Are you ready for heaven? Are you prepared? Or did you stop at the part where you accepted the invitation but didn’t actually plan to change your life enough to come to the banquet?
At the moment of the birth of my first son, I became a mother. But I also had to take the past 20 years to figure out what it actually meant and learn how to do it. Perhaps there was more I could have done to prepare myself before I was actually holding my son in my arms.
At the moment you accepted Jesus, you were saved. But wouldn't it make sense to spend every moment since then figuring out what how to actually live that out? Because one day, you will meet God face to face. We may not have purgatory, but, according to 1 Corinthians, there might be a little fire in heaven too. Let's take a look:
1 Corinthians 3:10-15:
According to the grace of God given to me, like a skilled master builder I laid a foundation, and someone else is building on it. Each builder must choose with care how to build on it. For no one can lay any foundation other than the one that has been laid; that foundation is Jesus Christ.

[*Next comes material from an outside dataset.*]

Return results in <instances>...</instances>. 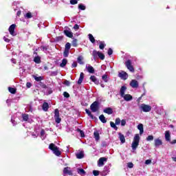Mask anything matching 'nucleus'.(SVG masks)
Listing matches in <instances>:
<instances>
[{"label": "nucleus", "instance_id": "f257e3e1", "mask_svg": "<svg viewBox=\"0 0 176 176\" xmlns=\"http://www.w3.org/2000/svg\"><path fill=\"white\" fill-rule=\"evenodd\" d=\"M49 149L52 151L53 153L56 155V156H60L61 155V151L60 148L57 147L56 144L51 143L49 146Z\"/></svg>", "mask_w": 176, "mask_h": 176}, {"label": "nucleus", "instance_id": "f03ea898", "mask_svg": "<svg viewBox=\"0 0 176 176\" xmlns=\"http://www.w3.org/2000/svg\"><path fill=\"white\" fill-rule=\"evenodd\" d=\"M140 145V135L135 134L133 138V141L131 144V148L133 151H135L137 148H138V146Z\"/></svg>", "mask_w": 176, "mask_h": 176}, {"label": "nucleus", "instance_id": "7ed1b4c3", "mask_svg": "<svg viewBox=\"0 0 176 176\" xmlns=\"http://www.w3.org/2000/svg\"><path fill=\"white\" fill-rule=\"evenodd\" d=\"M139 109L142 111V112H151L152 111V107H151L149 104H141L139 106Z\"/></svg>", "mask_w": 176, "mask_h": 176}, {"label": "nucleus", "instance_id": "20e7f679", "mask_svg": "<svg viewBox=\"0 0 176 176\" xmlns=\"http://www.w3.org/2000/svg\"><path fill=\"white\" fill-rule=\"evenodd\" d=\"M125 66L126 67L127 69L131 72H134V67L131 65V60H127L125 62Z\"/></svg>", "mask_w": 176, "mask_h": 176}, {"label": "nucleus", "instance_id": "39448f33", "mask_svg": "<svg viewBox=\"0 0 176 176\" xmlns=\"http://www.w3.org/2000/svg\"><path fill=\"white\" fill-rule=\"evenodd\" d=\"M54 114L55 122L56 123H60L61 122V118H60V111L58 109H55Z\"/></svg>", "mask_w": 176, "mask_h": 176}, {"label": "nucleus", "instance_id": "423d86ee", "mask_svg": "<svg viewBox=\"0 0 176 176\" xmlns=\"http://www.w3.org/2000/svg\"><path fill=\"white\" fill-rule=\"evenodd\" d=\"M90 108L92 112H97V111H98V102L95 101L91 104Z\"/></svg>", "mask_w": 176, "mask_h": 176}, {"label": "nucleus", "instance_id": "0eeeda50", "mask_svg": "<svg viewBox=\"0 0 176 176\" xmlns=\"http://www.w3.org/2000/svg\"><path fill=\"white\" fill-rule=\"evenodd\" d=\"M16 29V24H12L10 26L8 30L10 34V35H12V36H16V32H14V30Z\"/></svg>", "mask_w": 176, "mask_h": 176}, {"label": "nucleus", "instance_id": "6e6552de", "mask_svg": "<svg viewBox=\"0 0 176 176\" xmlns=\"http://www.w3.org/2000/svg\"><path fill=\"white\" fill-rule=\"evenodd\" d=\"M63 175L67 176V175H72V170H71V168L69 167H65L63 169Z\"/></svg>", "mask_w": 176, "mask_h": 176}, {"label": "nucleus", "instance_id": "1a4fd4ad", "mask_svg": "<svg viewBox=\"0 0 176 176\" xmlns=\"http://www.w3.org/2000/svg\"><path fill=\"white\" fill-rule=\"evenodd\" d=\"M118 76L121 78V79H124V80H126L129 78V74L124 71H122L119 73Z\"/></svg>", "mask_w": 176, "mask_h": 176}, {"label": "nucleus", "instance_id": "9d476101", "mask_svg": "<svg viewBox=\"0 0 176 176\" xmlns=\"http://www.w3.org/2000/svg\"><path fill=\"white\" fill-rule=\"evenodd\" d=\"M154 145L155 148H159L161 145H163V142L160 138L154 140Z\"/></svg>", "mask_w": 176, "mask_h": 176}, {"label": "nucleus", "instance_id": "9b49d317", "mask_svg": "<svg viewBox=\"0 0 176 176\" xmlns=\"http://www.w3.org/2000/svg\"><path fill=\"white\" fill-rule=\"evenodd\" d=\"M130 86L133 89L138 88V86H139L138 81H137V80H132L130 82Z\"/></svg>", "mask_w": 176, "mask_h": 176}, {"label": "nucleus", "instance_id": "f8f14e48", "mask_svg": "<svg viewBox=\"0 0 176 176\" xmlns=\"http://www.w3.org/2000/svg\"><path fill=\"white\" fill-rule=\"evenodd\" d=\"M165 140L168 142H171V135L170 134V131H165Z\"/></svg>", "mask_w": 176, "mask_h": 176}, {"label": "nucleus", "instance_id": "ddd939ff", "mask_svg": "<svg viewBox=\"0 0 176 176\" xmlns=\"http://www.w3.org/2000/svg\"><path fill=\"white\" fill-rule=\"evenodd\" d=\"M127 90V87L126 86H122L120 89V97H123L126 93V91Z\"/></svg>", "mask_w": 176, "mask_h": 176}, {"label": "nucleus", "instance_id": "4468645a", "mask_svg": "<svg viewBox=\"0 0 176 176\" xmlns=\"http://www.w3.org/2000/svg\"><path fill=\"white\" fill-rule=\"evenodd\" d=\"M104 162H107L106 157H100L98 162V165L99 167H102L104 166Z\"/></svg>", "mask_w": 176, "mask_h": 176}, {"label": "nucleus", "instance_id": "2eb2a0df", "mask_svg": "<svg viewBox=\"0 0 176 176\" xmlns=\"http://www.w3.org/2000/svg\"><path fill=\"white\" fill-rule=\"evenodd\" d=\"M85 68L89 74H94V67H93V66L90 65H86Z\"/></svg>", "mask_w": 176, "mask_h": 176}, {"label": "nucleus", "instance_id": "dca6fc26", "mask_svg": "<svg viewBox=\"0 0 176 176\" xmlns=\"http://www.w3.org/2000/svg\"><path fill=\"white\" fill-rule=\"evenodd\" d=\"M122 98H124V100L125 101H131V100H133V96L130 94H125L123 96H122Z\"/></svg>", "mask_w": 176, "mask_h": 176}, {"label": "nucleus", "instance_id": "f3484780", "mask_svg": "<svg viewBox=\"0 0 176 176\" xmlns=\"http://www.w3.org/2000/svg\"><path fill=\"white\" fill-rule=\"evenodd\" d=\"M34 63H36V64H40L41 63V57L38 56V53L34 52Z\"/></svg>", "mask_w": 176, "mask_h": 176}, {"label": "nucleus", "instance_id": "a211bd4d", "mask_svg": "<svg viewBox=\"0 0 176 176\" xmlns=\"http://www.w3.org/2000/svg\"><path fill=\"white\" fill-rule=\"evenodd\" d=\"M90 80H91V82H94L95 85H99L100 83V80L95 76H91L90 77Z\"/></svg>", "mask_w": 176, "mask_h": 176}, {"label": "nucleus", "instance_id": "6ab92c4d", "mask_svg": "<svg viewBox=\"0 0 176 176\" xmlns=\"http://www.w3.org/2000/svg\"><path fill=\"white\" fill-rule=\"evenodd\" d=\"M103 112L104 113H107V115H112V113H113V111L112 110L111 108L110 107H108V108H106L103 110Z\"/></svg>", "mask_w": 176, "mask_h": 176}, {"label": "nucleus", "instance_id": "aec40b11", "mask_svg": "<svg viewBox=\"0 0 176 176\" xmlns=\"http://www.w3.org/2000/svg\"><path fill=\"white\" fill-rule=\"evenodd\" d=\"M84 78H85V74H83V72H81L80 74L79 79L78 80V85H82Z\"/></svg>", "mask_w": 176, "mask_h": 176}, {"label": "nucleus", "instance_id": "412c9836", "mask_svg": "<svg viewBox=\"0 0 176 176\" xmlns=\"http://www.w3.org/2000/svg\"><path fill=\"white\" fill-rule=\"evenodd\" d=\"M109 174V167L104 166L103 171L102 172V175H108Z\"/></svg>", "mask_w": 176, "mask_h": 176}, {"label": "nucleus", "instance_id": "4be33fe9", "mask_svg": "<svg viewBox=\"0 0 176 176\" xmlns=\"http://www.w3.org/2000/svg\"><path fill=\"white\" fill-rule=\"evenodd\" d=\"M94 137L96 141H100V132H98V131H95L94 133Z\"/></svg>", "mask_w": 176, "mask_h": 176}, {"label": "nucleus", "instance_id": "5701e85b", "mask_svg": "<svg viewBox=\"0 0 176 176\" xmlns=\"http://www.w3.org/2000/svg\"><path fill=\"white\" fill-rule=\"evenodd\" d=\"M64 32H65V35H66V36H68V38L74 37V34L72 33V32L69 30H65Z\"/></svg>", "mask_w": 176, "mask_h": 176}, {"label": "nucleus", "instance_id": "b1692460", "mask_svg": "<svg viewBox=\"0 0 176 176\" xmlns=\"http://www.w3.org/2000/svg\"><path fill=\"white\" fill-rule=\"evenodd\" d=\"M120 141H121L122 144H124L126 142V139L124 138V135L121 133H118Z\"/></svg>", "mask_w": 176, "mask_h": 176}, {"label": "nucleus", "instance_id": "393cba45", "mask_svg": "<svg viewBox=\"0 0 176 176\" xmlns=\"http://www.w3.org/2000/svg\"><path fill=\"white\" fill-rule=\"evenodd\" d=\"M138 129L140 130V134L142 135V134L144 133V124H139L138 125Z\"/></svg>", "mask_w": 176, "mask_h": 176}, {"label": "nucleus", "instance_id": "a878e982", "mask_svg": "<svg viewBox=\"0 0 176 176\" xmlns=\"http://www.w3.org/2000/svg\"><path fill=\"white\" fill-rule=\"evenodd\" d=\"M99 54H100V52H98L97 50L93 51L92 56H93L94 60H97Z\"/></svg>", "mask_w": 176, "mask_h": 176}, {"label": "nucleus", "instance_id": "bb28decb", "mask_svg": "<svg viewBox=\"0 0 176 176\" xmlns=\"http://www.w3.org/2000/svg\"><path fill=\"white\" fill-rule=\"evenodd\" d=\"M32 78H34L36 82H41V80H43V77L42 76H37L36 75H32Z\"/></svg>", "mask_w": 176, "mask_h": 176}, {"label": "nucleus", "instance_id": "cd10ccee", "mask_svg": "<svg viewBox=\"0 0 176 176\" xmlns=\"http://www.w3.org/2000/svg\"><path fill=\"white\" fill-rule=\"evenodd\" d=\"M40 137L43 140L46 139V133H45V130L42 129L41 131Z\"/></svg>", "mask_w": 176, "mask_h": 176}, {"label": "nucleus", "instance_id": "c85d7f7f", "mask_svg": "<svg viewBox=\"0 0 176 176\" xmlns=\"http://www.w3.org/2000/svg\"><path fill=\"white\" fill-rule=\"evenodd\" d=\"M76 156L77 159H83V157H85V153H83V151H81L80 153H76Z\"/></svg>", "mask_w": 176, "mask_h": 176}, {"label": "nucleus", "instance_id": "c756f323", "mask_svg": "<svg viewBox=\"0 0 176 176\" xmlns=\"http://www.w3.org/2000/svg\"><path fill=\"white\" fill-rule=\"evenodd\" d=\"M43 110L45 111V112L47 111L49 109V104L47 102H44L42 106Z\"/></svg>", "mask_w": 176, "mask_h": 176}, {"label": "nucleus", "instance_id": "7c9ffc66", "mask_svg": "<svg viewBox=\"0 0 176 176\" xmlns=\"http://www.w3.org/2000/svg\"><path fill=\"white\" fill-rule=\"evenodd\" d=\"M77 173H78V174H80V175H86V171H85V170L82 168H78Z\"/></svg>", "mask_w": 176, "mask_h": 176}, {"label": "nucleus", "instance_id": "2f4dec72", "mask_svg": "<svg viewBox=\"0 0 176 176\" xmlns=\"http://www.w3.org/2000/svg\"><path fill=\"white\" fill-rule=\"evenodd\" d=\"M67 63H68V60L66 58L63 59L62 63L60 65V67H61V68H64V67L67 65Z\"/></svg>", "mask_w": 176, "mask_h": 176}, {"label": "nucleus", "instance_id": "473e14b6", "mask_svg": "<svg viewBox=\"0 0 176 176\" xmlns=\"http://www.w3.org/2000/svg\"><path fill=\"white\" fill-rule=\"evenodd\" d=\"M89 39L91 43H96V39L94 38V36H93V34H88Z\"/></svg>", "mask_w": 176, "mask_h": 176}, {"label": "nucleus", "instance_id": "72a5a7b5", "mask_svg": "<svg viewBox=\"0 0 176 176\" xmlns=\"http://www.w3.org/2000/svg\"><path fill=\"white\" fill-rule=\"evenodd\" d=\"M99 120H100V122H102V123L107 122V118H105V116H104V115L102 114L99 116Z\"/></svg>", "mask_w": 176, "mask_h": 176}, {"label": "nucleus", "instance_id": "f704fd0d", "mask_svg": "<svg viewBox=\"0 0 176 176\" xmlns=\"http://www.w3.org/2000/svg\"><path fill=\"white\" fill-rule=\"evenodd\" d=\"M77 61L78 64H80L81 65H83L85 63L83 62V57L82 56H78L77 58Z\"/></svg>", "mask_w": 176, "mask_h": 176}, {"label": "nucleus", "instance_id": "c9c22d12", "mask_svg": "<svg viewBox=\"0 0 176 176\" xmlns=\"http://www.w3.org/2000/svg\"><path fill=\"white\" fill-rule=\"evenodd\" d=\"M102 79L105 82V83H107L109 80V77H108V75L104 74L102 76Z\"/></svg>", "mask_w": 176, "mask_h": 176}, {"label": "nucleus", "instance_id": "e433bc0d", "mask_svg": "<svg viewBox=\"0 0 176 176\" xmlns=\"http://www.w3.org/2000/svg\"><path fill=\"white\" fill-rule=\"evenodd\" d=\"M22 118L23 120H24V122H27V120H28V119L30 118V116H28V114H22Z\"/></svg>", "mask_w": 176, "mask_h": 176}, {"label": "nucleus", "instance_id": "4c0bfd02", "mask_svg": "<svg viewBox=\"0 0 176 176\" xmlns=\"http://www.w3.org/2000/svg\"><path fill=\"white\" fill-rule=\"evenodd\" d=\"M99 43H100L99 48L101 50H103L104 47H105L106 46L105 43L104 41H100Z\"/></svg>", "mask_w": 176, "mask_h": 176}, {"label": "nucleus", "instance_id": "58836bf2", "mask_svg": "<svg viewBox=\"0 0 176 176\" xmlns=\"http://www.w3.org/2000/svg\"><path fill=\"white\" fill-rule=\"evenodd\" d=\"M110 126L112 127V129H114V130L118 131V126H116V124L113 122H110Z\"/></svg>", "mask_w": 176, "mask_h": 176}, {"label": "nucleus", "instance_id": "ea45409f", "mask_svg": "<svg viewBox=\"0 0 176 176\" xmlns=\"http://www.w3.org/2000/svg\"><path fill=\"white\" fill-rule=\"evenodd\" d=\"M78 9H80V10H86V6L82 3H80L78 5Z\"/></svg>", "mask_w": 176, "mask_h": 176}, {"label": "nucleus", "instance_id": "a19ab883", "mask_svg": "<svg viewBox=\"0 0 176 176\" xmlns=\"http://www.w3.org/2000/svg\"><path fill=\"white\" fill-rule=\"evenodd\" d=\"M72 46H74V47H76L78 46V40L76 38L73 39Z\"/></svg>", "mask_w": 176, "mask_h": 176}, {"label": "nucleus", "instance_id": "79ce46f5", "mask_svg": "<svg viewBox=\"0 0 176 176\" xmlns=\"http://www.w3.org/2000/svg\"><path fill=\"white\" fill-rule=\"evenodd\" d=\"M8 90L11 94H16V89L12 88V87H8Z\"/></svg>", "mask_w": 176, "mask_h": 176}, {"label": "nucleus", "instance_id": "37998d69", "mask_svg": "<svg viewBox=\"0 0 176 176\" xmlns=\"http://www.w3.org/2000/svg\"><path fill=\"white\" fill-rule=\"evenodd\" d=\"M63 56L65 57H68L69 56V50H65L63 52Z\"/></svg>", "mask_w": 176, "mask_h": 176}, {"label": "nucleus", "instance_id": "c03bdc74", "mask_svg": "<svg viewBox=\"0 0 176 176\" xmlns=\"http://www.w3.org/2000/svg\"><path fill=\"white\" fill-rule=\"evenodd\" d=\"M85 112L86 113H87L88 116H90V118H91V119L94 118L93 114H91V112L89 109H86Z\"/></svg>", "mask_w": 176, "mask_h": 176}, {"label": "nucleus", "instance_id": "a18cd8bd", "mask_svg": "<svg viewBox=\"0 0 176 176\" xmlns=\"http://www.w3.org/2000/svg\"><path fill=\"white\" fill-rule=\"evenodd\" d=\"M71 49V43H67L65 44V50H69Z\"/></svg>", "mask_w": 176, "mask_h": 176}, {"label": "nucleus", "instance_id": "49530a36", "mask_svg": "<svg viewBox=\"0 0 176 176\" xmlns=\"http://www.w3.org/2000/svg\"><path fill=\"white\" fill-rule=\"evenodd\" d=\"M98 57H99V58H100V60H104L105 58V56L104 55V54H102L101 52H99Z\"/></svg>", "mask_w": 176, "mask_h": 176}, {"label": "nucleus", "instance_id": "de8ad7c7", "mask_svg": "<svg viewBox=\"0 0 176 176\" xmlns=\"http://www.w3.org/2000/svg\"><path fill=\"white\" fill-rule=\"evenodd\" d=\"M31 17H32V14H31V12H28L25 15V19H31Z\"/></svg>", "mask_w": 176, "mask_h": 176}, {"label": "nucleus", "instance_id": "09e8293b", "mask_svg": "<svg viewBox=\"0 0 176 176\" xmlns=\"http://www.w3.org/2000/svg\"><path fill=\"white\" fill-rule=\"evenodd\" d=\"M146 141H153V135H148L146 138Z\"/></svg>", "mask_w": 176, "mask_h": 176}, {"label": "nucleus", "instance_id": "8fccbe9b", "mask_svg": "<svg viewBox=\"0 0 176 176\" xmlns=\"http://www.w3.org/2000/svg\"><path fill=\"white\" fill-rule=\"evenodd\" d=\"M71 5H76L78 3V0H70Z\"/></svg>", "mask_w": 176, "mask_h": 176}, {"label": "nucleus", "instance_id": "3c124183", "mask_svg": "<svg viewBox=\"0 0 176 176\" xmlns=\"http://www.w3.org/2000/svg\"><path fill=\"white\" fill-rule=\"evenodd\" d=\"M127 166H128L129 168H133V167H134V164L132 162H129L127 164Z\"/></svg>", "mask_w": 176, "mask_h": 176}, {"label": "nucleus", "instance_id": "603ef678", "mask_svg": "<svg viewBox=\"0 0 176 176\" xmlns=\"http://www.w3.org/2000/svg\"><path fill=\"white\" fill-rule=\"evenodd\" d=\"M122 120H120V118H116V125H119V124H120V122H121Z\"/></svg>", "mask_w": 176, "mask_h": 176}, {"label": "nucleus", "instance_id": "864d4df0", "mask_svg": "<svg viewBox=\"0 0 176 176\" xmlns=\"http://www.w3.org/2000/svg\"><path fill=\"white\" fill-rule=\"evenodd\" d=\"M63 96H64V97H65V98H69V94H68L67 91H65V92L63 93Z\"/></svg>", "mask_w": 176, "mask_h": 176}, {"label": "nucleus", "instance_id": "5fc2aeb1", "mask_svg": "<svg viewBox=\"0 0 176 176\" xmlns=\"http://www.w3.org/2000/svg\"><path fill=\"white\" fill-rule=\"evenodd\" d=\"M107 53L109 56H112V54L113 53V50L109 48Z\"/></svg>", "mask_w": 176, "mask_h": 176}, {"label": "nucleus", "instance_id": "6e6d98bb", "mask_svg": "<svg viewBox=\"0 0 176 176\" xmlns=\"http://www.w3.org/2000/svg\"><path fill=\"white\" fill-rule=\"evenodd\" d=\"M93 174L94 175L97 176L100 175V172L98 170H93Z\"/></svg>", "mask_w": 176, "mask_h": 176}, {"label": "nucleus", "instance_id": "4d7b16f0", "mask_svg": "<svg viewBox=\"0 0 176 176\" xmlns=\"http://www.w3.org/2000/svg\"><path fill=\"white\" fill-rule=\"evenodd\" d=\"M76 67H78V63L76 62H74L72 65V68H76Z\"/></svg>", "mask_w": 176, "mask_h": 176}, {"label": "nucleus", "instance_id": "13d9d810", "mask_svg": "<svg viewBox=\"0 0 176 176\" xmlns=\"http://www.w3.org/2000/svg\"><path fill=\"white\" fill-rule=\"evenodd\" d=\"M3 40L5 41V42H7L8 43L10 42V39L8 38L7 36H4Z\"/></svg>", "mask_w": 176, "mask_h": 176}, {"label": "nucleus", "instance_id": "bf43d9fd", "mask_svg": "<svg viewBox=\"0 0 176 176\" xmlns=\"http://www.w3.org/2000/svg\"><path fill=\"white\" fill-rule=\"evenodd\" d=\"M57 72H51V76H57Z\"/></svg>", "mask_w": 176, "mask_h": 176}, {"label": "nucleus", "instance_id": "052dcab7", "mask_svg": "<svg viewBox=\"0 0 176 176\" xmlns=\"http://www.w3.org/2000/svg\"><path fill=\"white\" fill-rule=\"evenodd\" d=\"M121 126H126V120H121Z\"/></svg>", "mask_w": 176, "mask_h": 176}, {"label": "nucleus", "instance_id": "680f3d73", "mask_svg": "<svg viewBox=\"0 0 176 176\" xmlns=\"http://www.w3.org/2000/svg\"><path fill=\"white\" fill-rule=\"evenodd\" d=\"M74 28L76 31H78V30H79V25L78 24L74 25Z\"/></svg>", "mask_w": 176, "mask_h": 176}, {"label": "nucleus", "instance_id": "e2e57ef3", "mask_svg": "<svg viewBox=\"0 0 176 176\" xmlns=\"http://www.w3.org/2000/svg\"><path fill=\"white\" fill-rule=\"evenodd\" d=\"M151 163H152V160H146L145 161V164H151Z\"/></svg>", "mask_w": 176, "mask_h": 176}, {"label": "nucleus", "instance_id": "0e129e2a", "mask_svg": "<svg viewBox=\"0 0 176 176\" xmlns=\"http://www.w3.org/2000/svg\"><path fill=\"white\" fill-rule=\"evenodd\" d=\"M65 85H66V86H69V85H71V82H69V81H68V80H65Z\"/></svg>", "mask_w": 176, "mask_h": 176}, {"label": "nucleus", "instance_id": "69168bd1", "mask_svg": "<svg viewBox=\"0 0 176 176\" xmlns=\"http://www.w3.org/2000/svg\"><path fill=\"white\" fill-rule=\"evenodd\" d=\"M26 86L28 89H30V87H31V86H32V85L31 84V82H27L26 83Z\"/></svg>", "mask_w": 176, "mask_h": 176}, {"label": "nucleus", "instance_id": "338daca9", "mask_svg": "<svg viewBox=\"0 0 176 176\" xmlns=\"http://www.w3.org/2000/svg\"><path fill=\"white\" fill-rule=\"evenodd\" d=\"M80 137H82V138H84V137H85V132H83V131H81L80 132Z\"/></svg>", "mask_w": 176, "mask_h": 176}, {"label": "nucleus", "instance_id": "774afa93", "mask_svg": "<svg viewBox=\"0 0 176 176\" xmlns=\"http://www.w3.org/2000/svg\"><path fill=\"white\" fill-rule=\"evenodd\" d=\"M11 122H12L13 126H16V121L14 120H13V118L11 119Z\"/></svg>", "mask_w": 176, "mask_h": 176}]
</instances>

In the letter to 1 Corinthians, Paul makes clear the foundation for all of us is Jesus Christ. But look what he says next:
Now if anyone builds on the foundation with gold, silver, precious stones, wood, hay, straw— the work of each builder will become visible, for the Day will disclose it,
You have this foundation in Jesus Christ. But you are the one building on it. What you build in your life, that’s up to you, isn’t it? What materials you use, what choices you make, how hard you work, that’s on you, that’s the builders’ job to decide. But on the Day, Paul writes, everything you have built, it will be disclosed. On the day when you stand before God, you’ll have to walk in with the life you have built and hold it up before God. So what do you want the life you have built to look like? Paul goes on:
because it will be revealed with fire, and the fire will test what sort of work each has done.
Paul says it will be tested with fire. Fire in the Bible does carry a tone of judgment or purification. It's also is indicative of God’s presence. The presence of God takes stock of the life you have built and:
If what has been built on the foundation survives, the builder will receive a reward. If the work is burned, the builder will suffer loss; the builder will be saved, but only as through fire.
Read this verse carefully. What the builder has made is tried by the fire. If it was built with the right materials, with things that last, the builder receives a reward. If it all burns to the ground, the builder has lost everything they built. BUT, even if everything burns, it says “the builder will be saved.” You had to walk to the fire, but you are still saved. Why? Because the foundation is still there.
No matter what you build in this life, the foundation of Jesus Christ is enough to save you.
You’ll be a little toasty, but you made it into heaven. You can spend your life building things that matter only to you, and Jesus will still be enough to save you, in the end.
But what if you built your life around becoming who God is calling you to be?
What if you worked to help the world be a little more like what God is calling it to be?
What life will you want to carry with you before God, in the end?
It’s not just about knowing what it takes to get to heaven.
It’s about working now to get ready for an eternity in the presence of God.